Predicting gene expression levels from DNA sequences and post-transcriptional information with transformers

1. Google Drive Organization

Our work took place on the Google Drive environment, in order to collaborate each other and keep the development and the cooperation fast and easy. In particular, we exploited the Google Colab notebooks, because everyone can modify them once they’re shared on the drive, and thanks to import-ipynb we can import the notebooks in the workflow of other notebooks, increasing the modularity and the reproducibility of our code.

All the notebooks are contained in the Colab subfolder of our drive. The folder /Classes contains the model classes and other useful classes like the DataManager. Those notebooks are exploited by the several workflow notebooks which are located in /WORKFLOW_GPU and /WORKFLOW_TPU The most important notebooks are:

DataManager.ipynb: used to manage all the datasets;
CNN1D.ipynb: contains a class that manages all our convolutional solutions (DivideEtImpera included), and areproduction of the ”Xpresso” original neural network;
BioLSTM.ipynb: contains a class that manages our main LSTM solutions;
Transformer.ipynb: contains a class that handle our transformer ssolutions.

The Workflow notebooks are organized as follows:

at the beginning we have a call to the DataManager in order to retrieve useful data
then, we choose the best suited model for our research choosing between the ones available in projCNN1D, projTransformer, and BioLSTM class.

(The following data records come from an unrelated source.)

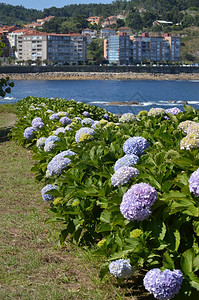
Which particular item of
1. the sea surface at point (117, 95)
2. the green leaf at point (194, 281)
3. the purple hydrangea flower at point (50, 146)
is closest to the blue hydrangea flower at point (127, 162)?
the green leaf at point (194, 281)

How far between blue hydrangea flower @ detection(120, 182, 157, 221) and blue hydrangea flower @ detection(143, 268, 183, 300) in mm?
472

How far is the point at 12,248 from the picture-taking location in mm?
4129

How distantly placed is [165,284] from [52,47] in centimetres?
15894

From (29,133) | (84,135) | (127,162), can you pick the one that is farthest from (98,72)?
(127,162)

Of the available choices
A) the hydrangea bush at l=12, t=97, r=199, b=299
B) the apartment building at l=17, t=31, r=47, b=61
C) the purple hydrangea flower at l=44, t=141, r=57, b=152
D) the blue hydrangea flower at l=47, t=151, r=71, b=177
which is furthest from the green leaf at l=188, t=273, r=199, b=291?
the apartment building at l=17, t=31, r=47, b=61

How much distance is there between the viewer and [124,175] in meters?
3.58

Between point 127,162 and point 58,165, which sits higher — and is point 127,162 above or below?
above

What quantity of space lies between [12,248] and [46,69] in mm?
125845

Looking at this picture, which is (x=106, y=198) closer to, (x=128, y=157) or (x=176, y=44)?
(x=128, y=157)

The construction of our workflows gave us the possibility to implement any kind of Deep Neural Network and change parameters in matters of seconds. The workflow name suggests the model and the data used

{
    "P" : "Promoter", 
    "H" : "Half−Life", 
    "T" : "TranscriptionFactors",
    "M" : "MicroRNA"
}

Example: Workflow_CNN1D_PH_GPU uses one or more models defined in CNN1D, it takes Promoters and Halflife features, and deploy the models on GPU.

DeepLncLoc from scratch

This is a notebook that reimplement from scratch the full pipeline of the DeepLncLoc embedding and can be found in the ./Colab/varie folder. It can be used to retrain the Word2Vec model and to generate dataset with different parameters.

2. Classes

2.1 DataManager class

The DataManager class manages and imports the dataset in various forms, depending on the model that will be used for training.

dm = DataManager(
    datadir         = datadir, 
    transformer     = False, 
    micro           = False, 
    tf              = False, 
    datadir_micro   = "Dataset/microRNA FINALE", 
    datadir_tf      = "Dataset/dataset_aumentati", 
    remove_indicted = False,
    DeepLncLoc      = False,
)

dataset = dm.get_train(
    np_format  = True,  # boolean to transform in numpy
    translated = False, # sequence data translated into categorical (e.g. for transformers)
    micro      = False  # if True, it returns also microRNA
)

dataset = dm.get_train(
    np_format  = True, 
    translated = False,
    micro      = False 
)

dataset = dm.get_train(
    np_format  = True, 
    translated = False,
    micro      = False 
)

Parameter	Description	Values
datadir	choose the directory of the dataset	str
transformer	sequence data translated into categorical	boolean
micro	retrieve also microRNA data	boolean
tf	retrieve also Transcription Factor data	boolean
datadir_micro	directory to the microRNA data	str
datadir_tf	directory to the Transcription Factor data	str
remove_indicted	keep only sequences of lenght 20_000	boolean
DeeplncLoc	retrieve DeepLncLoc embedded sequences (e.g. for our LSTM solution)	boolean

The DataManager reads the different .h5 format datasets from the Dataset/ folder.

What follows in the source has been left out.